Convert the lines of the data from the line containing "From what the image captures, when looking at" up to and including the line containing "63.9 inches" into a JSON list of strings, one string per line, leaving out blank lines.

>> START The data

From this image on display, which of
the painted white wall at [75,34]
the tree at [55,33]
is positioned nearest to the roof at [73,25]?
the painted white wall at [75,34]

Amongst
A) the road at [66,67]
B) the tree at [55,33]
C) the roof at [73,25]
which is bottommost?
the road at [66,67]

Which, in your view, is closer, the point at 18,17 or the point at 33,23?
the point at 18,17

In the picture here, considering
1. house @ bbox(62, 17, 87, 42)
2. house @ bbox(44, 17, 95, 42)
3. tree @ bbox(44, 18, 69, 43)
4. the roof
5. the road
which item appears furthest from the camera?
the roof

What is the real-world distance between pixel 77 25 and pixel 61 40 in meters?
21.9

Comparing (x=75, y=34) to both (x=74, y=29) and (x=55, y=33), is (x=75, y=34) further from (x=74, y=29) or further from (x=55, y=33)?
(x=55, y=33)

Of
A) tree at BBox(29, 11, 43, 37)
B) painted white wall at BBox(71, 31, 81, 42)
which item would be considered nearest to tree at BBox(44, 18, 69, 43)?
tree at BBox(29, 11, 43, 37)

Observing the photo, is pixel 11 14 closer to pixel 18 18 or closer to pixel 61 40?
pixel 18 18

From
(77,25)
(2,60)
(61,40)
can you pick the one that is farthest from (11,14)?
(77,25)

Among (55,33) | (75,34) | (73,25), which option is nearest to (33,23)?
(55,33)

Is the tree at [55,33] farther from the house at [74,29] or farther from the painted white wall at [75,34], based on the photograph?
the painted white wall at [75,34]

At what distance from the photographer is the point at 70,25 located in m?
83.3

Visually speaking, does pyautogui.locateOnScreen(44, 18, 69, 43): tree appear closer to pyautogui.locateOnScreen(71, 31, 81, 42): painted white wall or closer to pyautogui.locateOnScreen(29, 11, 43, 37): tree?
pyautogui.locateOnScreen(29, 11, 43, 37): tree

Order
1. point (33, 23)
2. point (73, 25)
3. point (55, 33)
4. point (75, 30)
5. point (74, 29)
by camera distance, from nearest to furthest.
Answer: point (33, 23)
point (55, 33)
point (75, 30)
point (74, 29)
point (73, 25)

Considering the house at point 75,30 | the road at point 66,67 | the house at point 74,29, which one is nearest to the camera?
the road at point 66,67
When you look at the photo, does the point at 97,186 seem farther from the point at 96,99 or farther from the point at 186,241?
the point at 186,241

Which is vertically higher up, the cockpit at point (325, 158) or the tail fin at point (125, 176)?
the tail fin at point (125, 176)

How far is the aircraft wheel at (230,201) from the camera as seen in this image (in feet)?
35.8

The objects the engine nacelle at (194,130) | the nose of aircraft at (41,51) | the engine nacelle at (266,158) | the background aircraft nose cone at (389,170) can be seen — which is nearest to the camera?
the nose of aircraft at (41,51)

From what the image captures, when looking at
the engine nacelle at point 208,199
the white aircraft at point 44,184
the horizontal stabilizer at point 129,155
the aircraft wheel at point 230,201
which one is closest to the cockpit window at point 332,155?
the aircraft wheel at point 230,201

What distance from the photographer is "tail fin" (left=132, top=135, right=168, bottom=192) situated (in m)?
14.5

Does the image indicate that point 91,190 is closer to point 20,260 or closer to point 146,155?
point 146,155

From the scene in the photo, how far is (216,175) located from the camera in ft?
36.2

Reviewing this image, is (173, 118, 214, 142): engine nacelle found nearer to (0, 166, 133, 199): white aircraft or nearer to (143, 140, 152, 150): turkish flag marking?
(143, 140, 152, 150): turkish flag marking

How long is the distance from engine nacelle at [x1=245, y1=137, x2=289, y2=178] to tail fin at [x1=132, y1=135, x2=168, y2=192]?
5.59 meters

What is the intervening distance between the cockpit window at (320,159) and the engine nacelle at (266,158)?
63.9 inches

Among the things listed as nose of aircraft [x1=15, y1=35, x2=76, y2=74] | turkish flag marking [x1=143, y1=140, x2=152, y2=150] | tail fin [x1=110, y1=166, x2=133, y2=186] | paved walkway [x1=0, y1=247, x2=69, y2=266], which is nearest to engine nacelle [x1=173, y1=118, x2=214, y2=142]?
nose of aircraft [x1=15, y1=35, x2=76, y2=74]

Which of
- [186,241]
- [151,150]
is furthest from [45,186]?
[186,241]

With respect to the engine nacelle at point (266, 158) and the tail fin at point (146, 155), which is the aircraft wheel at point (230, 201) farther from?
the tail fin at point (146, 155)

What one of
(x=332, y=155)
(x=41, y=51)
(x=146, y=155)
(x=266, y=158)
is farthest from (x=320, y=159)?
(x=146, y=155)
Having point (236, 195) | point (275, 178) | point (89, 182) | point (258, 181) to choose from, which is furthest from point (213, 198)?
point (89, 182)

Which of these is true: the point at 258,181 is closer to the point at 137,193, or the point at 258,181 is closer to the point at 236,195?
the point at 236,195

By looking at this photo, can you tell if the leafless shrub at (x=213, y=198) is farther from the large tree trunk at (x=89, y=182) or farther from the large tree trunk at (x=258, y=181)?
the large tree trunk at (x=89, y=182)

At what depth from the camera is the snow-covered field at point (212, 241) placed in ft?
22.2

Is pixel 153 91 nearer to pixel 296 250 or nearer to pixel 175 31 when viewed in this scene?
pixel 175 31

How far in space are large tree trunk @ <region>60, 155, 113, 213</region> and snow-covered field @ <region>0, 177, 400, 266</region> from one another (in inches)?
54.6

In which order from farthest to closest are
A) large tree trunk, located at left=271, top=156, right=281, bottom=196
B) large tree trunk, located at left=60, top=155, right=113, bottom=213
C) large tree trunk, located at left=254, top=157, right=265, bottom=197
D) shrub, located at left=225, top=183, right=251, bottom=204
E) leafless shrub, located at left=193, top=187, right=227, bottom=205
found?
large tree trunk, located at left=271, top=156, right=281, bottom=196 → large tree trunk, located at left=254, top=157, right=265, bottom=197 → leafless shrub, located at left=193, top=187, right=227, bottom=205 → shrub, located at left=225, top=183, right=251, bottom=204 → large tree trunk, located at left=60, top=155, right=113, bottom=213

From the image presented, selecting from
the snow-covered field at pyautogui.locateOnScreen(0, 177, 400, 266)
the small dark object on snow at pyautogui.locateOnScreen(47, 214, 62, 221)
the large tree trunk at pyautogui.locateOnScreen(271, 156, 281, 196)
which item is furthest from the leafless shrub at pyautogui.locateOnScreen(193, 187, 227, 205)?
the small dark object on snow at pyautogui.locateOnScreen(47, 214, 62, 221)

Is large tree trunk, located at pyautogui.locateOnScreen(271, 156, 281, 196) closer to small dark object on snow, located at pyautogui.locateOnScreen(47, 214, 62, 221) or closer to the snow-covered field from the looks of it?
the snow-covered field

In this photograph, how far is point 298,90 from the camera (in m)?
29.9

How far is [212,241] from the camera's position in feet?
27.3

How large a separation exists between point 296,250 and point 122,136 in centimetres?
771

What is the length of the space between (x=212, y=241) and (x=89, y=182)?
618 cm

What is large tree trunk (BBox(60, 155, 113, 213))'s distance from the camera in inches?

>> END The data

Solution to this exercise:
[
  "From what the image captures, when looking at",
  "the engine nacelle at point 208,199",
  "the white aircraft at point 44,184",
  "the horizontal stabilizer at point 129,155",
  "the aircraft wheel at point 230,201",
  "which one is closest to the cockpit window at point 332,155?",
  "the aircraft wheel at point 230,201",
  "What distance from the photographer is \"tail fin\" (left=132, top=135, right=168, bottom=192) situated (in m)?",
  "14.5",
  "Does the image indicate that point 91,190 is closer to point 20,260 or closer to point 146,155?",
  "point 146,155",
  "From the scene in the photo, how far is (216,175) located from the camera in ft?",
  "36.2",
  "Reviewing this image, is (173, 118, 214, 142): engine nacelle found nearer to (0, 166, 133, 199): white aircraft or nearer to (143, 140, 152, 150): turkish flag marking?",
  "(143, 140, 152, 150): turkish flag marking",
  "How long is the distance from engine nacelle at [x1=245, y1=137, x2=289, y2=178] to tail fin at [x1=132, y1=135, x2=168, y2=192]?",
  "5.59 meters",
  "What is the intervening distance between the cockpit window at (320,159) and the engine nacelle at (266,158)?",
  "63.9 inches"
]